> _Selected extract_
This is _sort of_ true
If you recall the days of 68K macintosh, and Windows 3.11, there were quite a few macintosh virii.
Market share has gone down, while the emotions towards the OS have changed.
A much much larger percentage of Windows users _hate_ Windows, while more mac users love macs, that's why they chipped out for them.
Error 407 - No creative sig found
While Microsoft certainly has its problems, this attitude is pretty much, in my opinion, bullshit. If the statistics were reversed and Apple or Linux had 95% of the market you'd see just as much trashing on those systems as you see now on Windows. Script kiddies are going to attack what ever gets them the most attention. And attacking something that only has 3% of the market does not get them that attention.
Its the same philosophy of why more Corvettes get stolen than Yugos. Nobody wants a Yugo.
Yes, Windows has internal problems. All OSes do. Its a fact of life.
I want a new quote. One that won't spill. One that don't cost too much. Or come in a pill.
And I think that goes for "conspiracy" too.

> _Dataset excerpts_
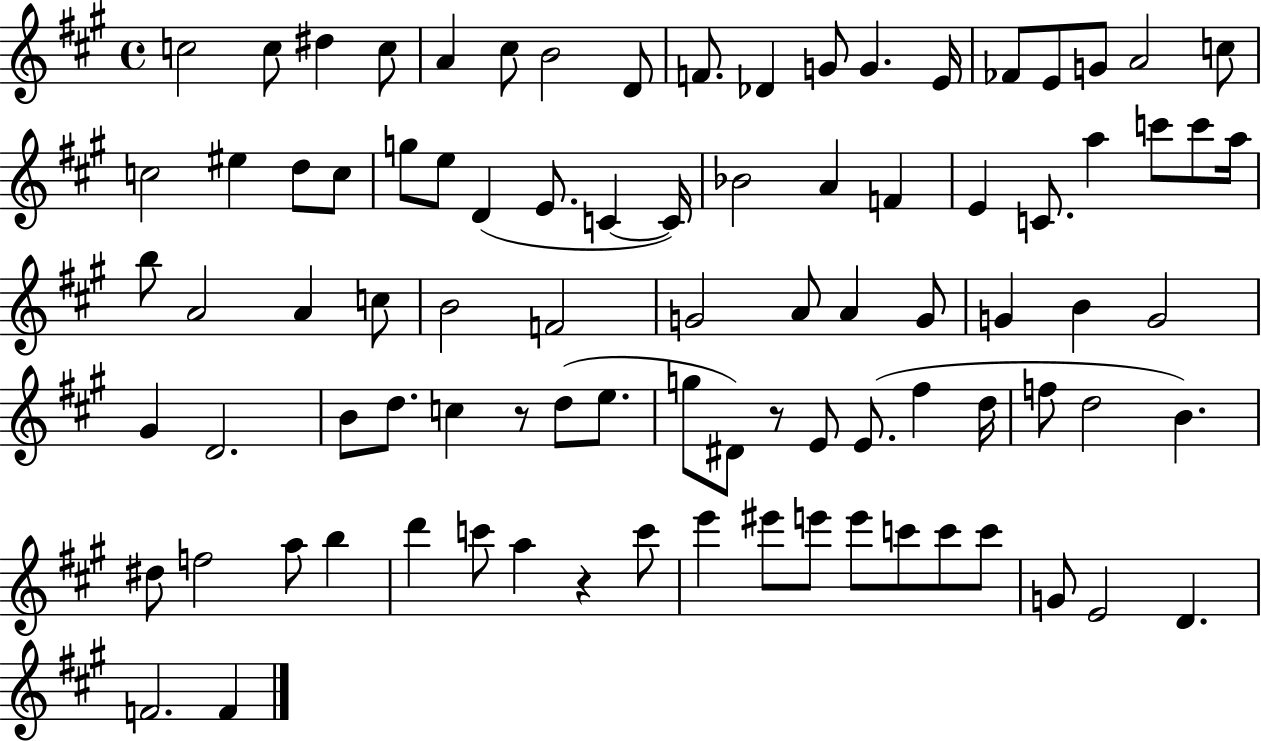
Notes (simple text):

C5/h C5/e D#5/q C5/e A4/q C#5/e B4/h D4/e F4/e. Db4/q G4/e G4/q. E4/s FES4/e E4/e G4/e A4/h C5/e C5/h EIS5/q D5/e C5/e G5/e E5/e D4/q E4/e. C4/q C4/s Bb4/h A4/q F4/q E4/q C4/e. A5/q C6/e C6/e A5/s B5/e A4/h A4/q C5/e B4/h F4/h G4/h A4/e A4/q G4/e G4/q B4/q G4/h G#4/q D4/h. B4/e D5/e. C5/q R/e D5/e E5/e. G5/e D#4/e R/e E4/e E4/e. F#5/q D5/s F5/e D5/h B4/q. D#5/e F5/h A5/e B5/q D6/q C6/e A5/q R/q C6/e E6/q EIS6/e E6/e E6/e C6/e C6/e C6/e G4/e E4/h D4/q. F4/h. F4/q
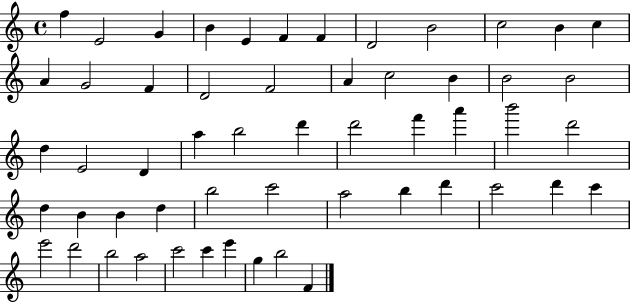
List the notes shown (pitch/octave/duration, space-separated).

F5/q E4/h G4/q B4/q E4/q F4/q F4/q D4/h B4/h C5/h B4/q C5/q A4/q G4/h F4/q D4/h F4/h A4/q C5/h B4/q B4/h B4/h D5/q E4/h D4/q A5/q B5/h D6/q D6/h F6/q A6/q B6/h D6/h D5/q B4/q B4/q D5/q B5/h C6/h A5/h B5/q D6/q C6/h D6/q C6/q E6/h D6/h B5/h A5/h C6/h C6/q E6/q G5/q B5/h F4/q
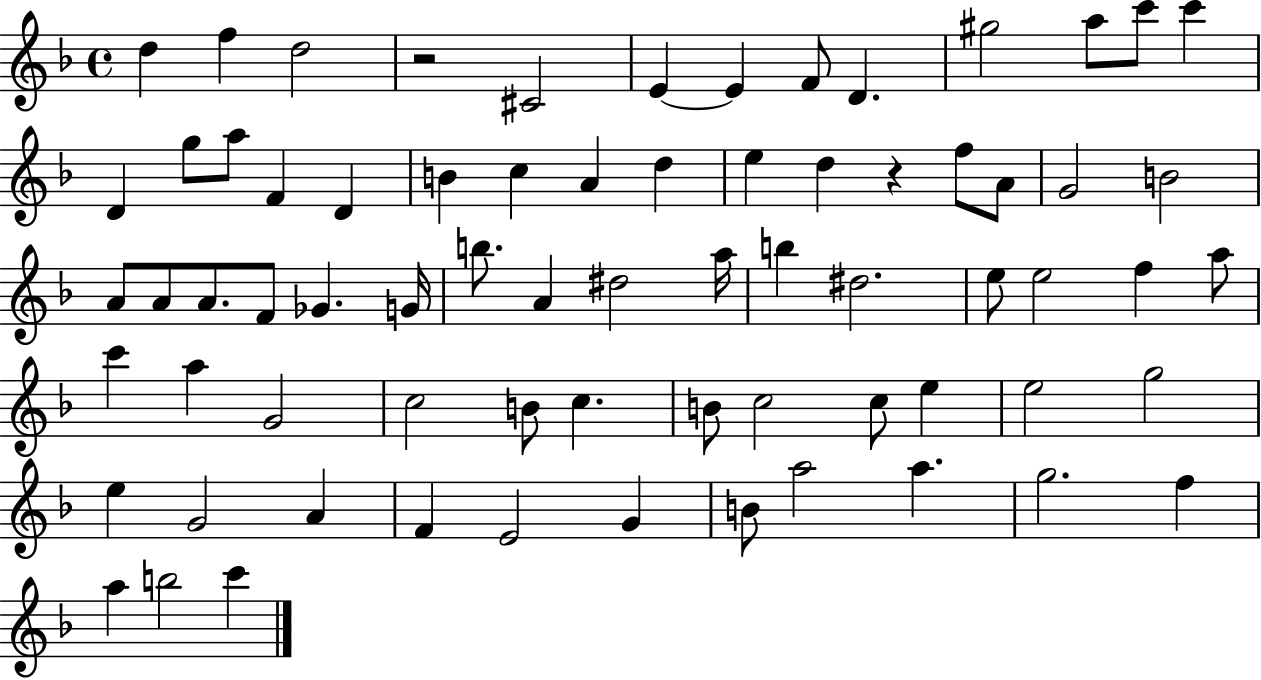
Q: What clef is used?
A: treble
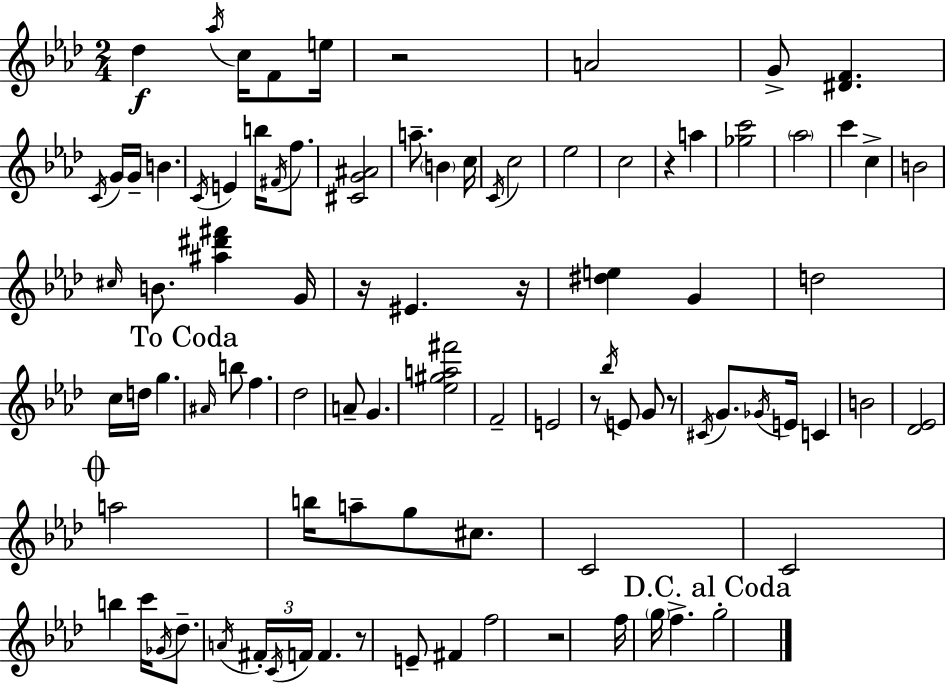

> _Set problem A_
Repeat the operating-system discussion word for word, everything from "Market share has" down to "come in a pill.".
> _Set problem B_
Answer these questions from the operating-system discussion:
(i) What market share does the writer imagine Apple or Linux having if the statistics were reversed?
(ii) Which cars are said to get stolen more often than Yugos?
(iii) What share of the market is described as not getting attackers the attention they want?
The notated music entries are not needed for this work.

> _Exercise solution A_
Market share has gone down, while the emotions towards the OS have changed.
A much much larger percentage of Windows users _hate_ Windows, while more mac users love macs, that's why they chipped out for them.
Error 407 - No creative sig found
While Microsoft certainly has its problems, this attitude is pretty much, in my opinion, bullshit. If the statistics were reversed and Apple or Linux had 95% of the market you'd see just as much trashing on those systems as you see now on Windows. Script kiddies are going to attack what ever gets them the most attention. And attacking something that only has 3% of the market does not get them that attention.
Its the same philosophy of why more Corvettes get stolen than Yugos. Nobody wants a Yugo.
Yes, Windows has internal problems. All OSes do. Its a fact of life.
I want a new quote. One that won't spill. One that don't cost too much. Or come in a pill.

> _Exercise solution B_
(i) 95%
(ii) Corvettes
(iii) 3%